-- Start of PAGE EXTRACT --

Extract text from QR Code

Hi,

I have been trying to extract text from a QR scan of a Contact vCard. I would like to be able to create a contact record based on the QR data. I didn’t think there is an existing way to do this so I’ve dived into trying to do this myself.

I’ve copied the “raw” data below.

QR Code

BEGIN:VCARD
VERSION:3.0
N:Jordan;Michael
FN:Michael Jordan
ADR:;;;Chicago;Illinois;;United States
TEL;CELL:12345678
EMAIL;WORK;INTERNET:airjordan@gmail.com
END:VCARD

QR Code 2

BEGIN:VCARD
VERSION:3.0
N:Johnson;Magic
ORG:LA Lakers
EMAIL;TYPE=INTERNET:mj@gmail.com
TEL;TYPE=CELL:021 1234567
TEL:03 1234567
ADR:;;Hollywood Ave;Los Angeles;9010;USA
END:VCARD

I have been trying INDEX, SPLIT, LEFT, FIND expression but the SPLIT function seem to be based on a sequence / order and created an error when I tried a different QR codes (that used a different order).
What’s more, I could not come to grips with the LEFT, RIGHT, FIND syntax so am calling out for some help / guidance.

What I have noticed with the two different QR codes is they use similar “labels”. To me a label is anything preceding the colon (:). The N, FN, ADR, ORG, CELL… etc and the data to the right of the label is the text I would like to capture. Excuse me if I have the wrong terminology Label.

Is there an easy way to extract the data based on say the “Label”?

Thanks in advance,

Regards
Te Arawa

Try to separate each line with the SPLIT() like…

SPLIT([QR],CONCATENATE("
"))

Then you should be able to read for example the 3rd value like…
INDEX(SPLIT([QR],CONCATENATE("
")),3)

2 Likes

Good Morning (from New Zealand) and thanks for your quick reply.

That syntax does well in separating data into their own lines. I did have something similar (but not as simple and tidy as what you’ve provided and I’m guessing didn’t take you hours to figure out (that is beside the point).

The syntax I’m sad the say doesn’t help (that I can envisage anyway) because line 4 for the two data sets above have different values (QR Code 1 line 4 = FN:Michael Jordan. QR Code 2 line 4 = ORG: LA Lakers) . So when I’m looking to work with FN (Full Name), some codes will be showing be the ORG data.

Similarly, the line where EMAIL Address is located is different. The data could be in any order hence but the labels seem consistent so makes sense to try to base the search on the labels first.

Thanks again for your assistance.

Hi @Te_Arawa_71
Morena . I am not an expert but in the past have used regex extract in a google sheet to sort out imported csv data that was coming in in non consistent formats.

2 Likes

As you’ve found, AppSheet cannot easily do what you want. Support for VCARD is a good idea, though. I encourage you to submit a feature request!

AppSheet is in no way designed to easily carve up arbitrary text, so the only way you can approach this is with tricks. It’s not clear whether you want everything in the VCARD pulled out and recorded, or whether you want to be able to extract specific lines.

-- End of PAGE EXTRACT --
-- Start of DATA SEGMENT --

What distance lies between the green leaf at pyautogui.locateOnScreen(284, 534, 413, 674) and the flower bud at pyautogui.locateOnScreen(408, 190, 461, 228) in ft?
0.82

-- End of DATA SEGMENT --

REQUIRED ACTIONS:
1. In the QR code thread, list the functions the original poster says they have been trying.
2. Answer these from the QR code thread:
(a) What value follows the ORG label in the second QR code?
(b) Where does the original poster say their good morning comes from?
(c) In what tool did the reply beginning "Morena" use regex extract?
3. Say whether each statement agrees with the QR code thread:
(a) Line 4 of the second QR code holds the full name.
(b) The SPLIT approach produced an error when the QR codes used a different order.
(c) One reply says AppSheet is designed to carve up arbitrary text easily.
Answer from the QR code thread alone, not from the data.

ANSWERS PROVIDED:
1. INDEX, SPLIT, LEFT, FIND

2.
(a) LA Lakers
(b) New Zealand
(c) A Google Sheet

3.
(a) No: "QR Code 2 line 4 = ORG: LA Lakers"
(b) Yes: "created an error when I tried a different QR codes (that used a different order)"
(c) No: "AppSheet is in no way designed to easily carve up arbitrary text"